"Cypher"
Güvenç Özel ’02 was the keynote speaker at Turkey Innovation Week in Istanbul last summer where Cypher—his most recent cyber physical sculptural installation—was exhibited, and conference attendees had the chance to interact with it.
Cypher combines an interactive soft robotic body with a Virtual Reality interface. Interesting Engineering wrote a feature on the work of Özel in July 2019. The article titled “Güvenç Özel Creates a Robotic Installation Controlled by Virtual Reality” reports on how Özel uses artificial intelligence (AI), virtual reality (VR), sensor technology, 3D printing, and other emerging technologies in a practice that bridges many worlds. Interesting Engineering wrote, “Cypher establishes a bridge between the physical and digital worlds, collapsing them into the same experiential plane by synchronizing a virtual reality simulation with human-robot interaction. Through an infrared sensor array and a LIDAR (similar to technologies used in autonomous vehicles), the shape-shifting sculpture and has the ability to detect the proximity of the audience and change its shape accordingly.
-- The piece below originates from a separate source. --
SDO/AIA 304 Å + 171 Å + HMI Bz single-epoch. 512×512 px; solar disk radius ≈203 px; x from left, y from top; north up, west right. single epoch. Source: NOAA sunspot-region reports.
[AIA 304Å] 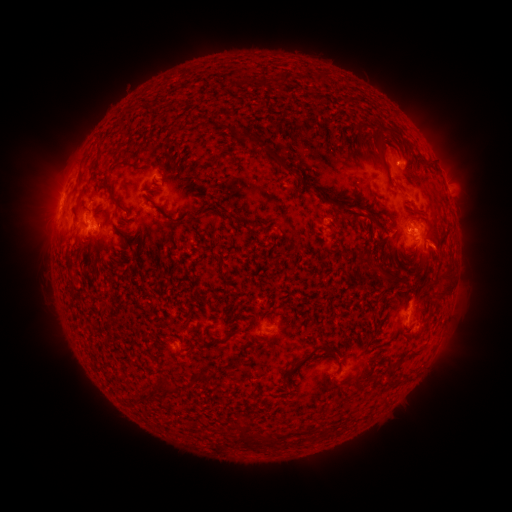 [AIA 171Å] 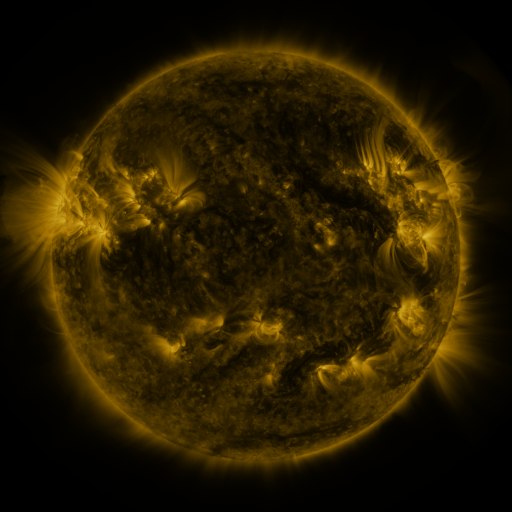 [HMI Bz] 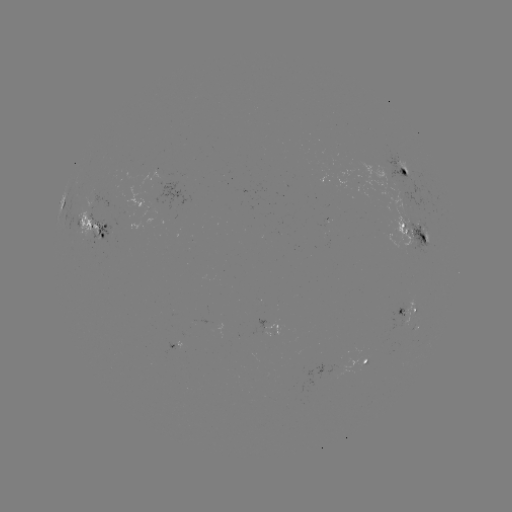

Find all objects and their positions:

The beautifully designed Virtual Reality (VR) headset—which is more like a helmet—is tethered to the sculpture teleports the user to its interior. It is then when the user experiences a shift from object to space. Already within the VR realm, the user has the ability to change the shape of the robot through natural hand gestures. As the user changes the shape of the VR simulation, the robot moves in real-time, aligning the physical and digital transformations. The AI component allows for the sculpture to get more intelligent the more it is exhibited, using the number of interactions it has with the audience to build a memory archive and cumulatively shape its motion and behavior through time. Through the synthesis of these multiple technologies, the sculpture challenges the human notions of what is real versus what is virtual. The experience allows the user to travel between a multitude of realities simultaneously. The combination of multiple technological systems working seamlessly is what allows Cypher to exist simultaneously in the digital and the physical worlds. Cypher responds to changes in its environment both as simulation and as a material entity. Özel’s projects and experimental installations have been exhibited in museums and galleries in the United States and Europe. Özel formerly taught at Yale University, Woodbury University, and the University of Applied Arts in Vienna. His recent design and research on 3D printing was awarded one of the top prizes at NASA’s 3D Printed Habitats Competition.